通过爬虫爬取相关番剧网站的番剧更新信息，并结合百度千帆的ERNIE-Bot大模型对文本进行处理。进而为用户提供最新的番剧更新信息，使文心一言对数据信息的获取更具有实时性。
其中，爬取番剧的信息采用的是抓包的方式，具体如下：

import requests

def get_today_anime_info():
    url = "https://api.bilibili.com/pgc/web/timeline?types=1&before=6&after=6"
    headers = {
        "User-Agent": "Mozilla/5.0 (Windows NT 10.0; Win64; x64) AppleWebKit/537.36 (KHTML, like Gecko) Chrome/117.0.0.0 Safari/537.36 Edg/117.0.2045.31"
    }
    response = requests.get(url=url, headers=headers)
    data_json = response.json()

    today_anime_info = ""
    # 爬取当天的新番
    for day_dic in data_json["result"]:
        if day_dic["is_today"] == 1:
            for episode in day_dic["episodes"]:
                title = episode["title"]
                pub_index = episode["pub_index"]
                pub_time = episode["pub_time"]
                today_anime_info += f"番剧名：{title}, 更新进度：{pub_index}, 更新时间：{pub_time}\n"
    return today_anime_info

Gitee文件夹链接：
https://gitee.com/zheng-wanling/crawl_project/blob/master/综合设计——多源异构数据采集与融合应用综合实践/shiwen_fzu.zip

多模态功能之图像目标识别与视频类别判别

首先先对相关数据集进行训练，使模型可以识别20类的目标，然后再对模型进行进一步的拓展。
其中，第一次训练的20类模型具体如下：

dict = {1:'aeroplane',    2:'bicycle', 3:'bird',   4:'boat',       5:'bottle',
        6:'bus',          7:'car',     8:'cat',    9:'chair',      10:'cow',
        11:'diningTable', 12:'dog',    13:'horse', 14:'motorbike', 15:'person',
        16:'pottedPlant', 17:'sheep',  18:'sofa',  19:'train',     20:'TV'}

对数据集进行预处理：

# TensorFlow session
gpu_options = tf.GPUOptions(allow_growth=True)
config = tf.ConfigProto(log_device_placement=False, gpu_options=gpu_options)
isess = tf.InteractiveSession(config=config)
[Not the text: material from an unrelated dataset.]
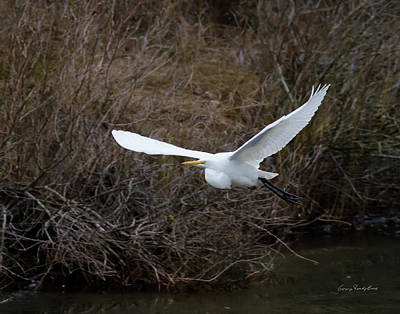 Poster featuring the photograph Egret In Flight by George Randy Bass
l_VOC_CLASS = ['aeroplane', 'bicycle', 'bird', 'boat', 'bottle',
               'bus', 'car', 'cat', 'chair', 'cow',
               'diningTable', 'dog', 'horse', 'motorbike', 'person',
               'pottedPlant', 'sheep', 'sofa', 'train', 'TV']

# 定义数据格式，设置占位符
net_shape = (300, 300)
# 预处理，以Tensorflow backend, 将输入图片大小改成 300x300，作为下一步输入
img_input = tf.placeholder(tf.uint8, shape=(None, None, 3))
# 输入图像的通道排列形式，'NHWC'表示 [batch_size,height,width,channel]
data_format = 'NHWC'

# 数据预处理，将img_input输入的图像resize为300大小，labels_pre,bboxes_pre,bbox_img待解析
image_pre, labels_pre, bboxes_pre, bbox_img = ssd_vgg_preprocessing.preprocess_for_eval(
    img_input, None, None, net_shape, data_format,
    resize=ssd_vgg_preprocessing.Resize.WARP_RESIZE)
# 拓展为4维变量用于输入
image_4d = tf.expand_dims(image_pre, 0)

接着我们要定义对应的SSD模型，以便进行目标检测：

# 定义SSD模型
# 是否复用，目前我们没有在训练所以为None
reuse = True if 'ssd_net' in locals() else None
# 调出基于VGG神经网络的SSD模型对象，注意这是一个自定义类对象
ssd_net = ssd_vgg_300.SSDNet()
# 得到预测类和预测坐标的Tensor对象，这两个就是神经网络模型的计算流程
with slim.arg_scope(ssd_net.arg_scope(data_format=data_format)):
    predictions, localisations, _, _ = ssd_net.net(image_4d, is_training=False, reuse=reuse)

# 导入官方给出的 SSD 模型参数
ckpt_filename = '../checkpoints/ssd_300_vgg.ckpt'
# ckpt_filename = '../checkpoints/VGG_VOC0712_SSD_300x300_ft_iter_120000.ckpt'
isess.run(tf.global_variables_initializer())
saver = tf.train.Saver()
saver.restore(isess, ckpt_filename)

然后开始具体的模型训练和测试：

ssd_anchors = ssd_net.anchors(net_shape)


# 加载辅助作图函数
def colors_subselect(colors, num_classes=21):
    dt = len(colors) // num_classes
    sub_colors = []
    for i in range(num_classes):
        color = colors[i * dt]
        if isinstance(color[0], float):
            sub_colors.append([int(c * 255) for c in color])
        else:
            sub_colors.append([c for c in color])
    return sub_colors


def bboxes_draw_on_img(img, classes, scores, bboxes, colors, thickness=2):
    shape = img.shape
    for i in range(bboxes.shape[0]):
        bbox = bboxes[i]
        color = colors[classes[i]]
        # Draw bounding box...
        p1 = (int(bbox[0] * shape[0]), int(bbox[1] * shape[1]))
        p2 = (int(bbox[2] * shape[0]), int(bbox[3] * shape[1]))
        cv2.rectangle(img, p1[::-1], p2[::-1], color, thickness)
        # Draw text...
        s = '%s/%.3f' % (l_VOC_CLASS[int(classes[i]) - 1], scores[i])
        p1 = (p1[0] - 5, p1[1])
        # cv2.putText(img, s, p1[::-1], cv2.FONT_HERSHEY_DUPLEX, 1.5, color, 3)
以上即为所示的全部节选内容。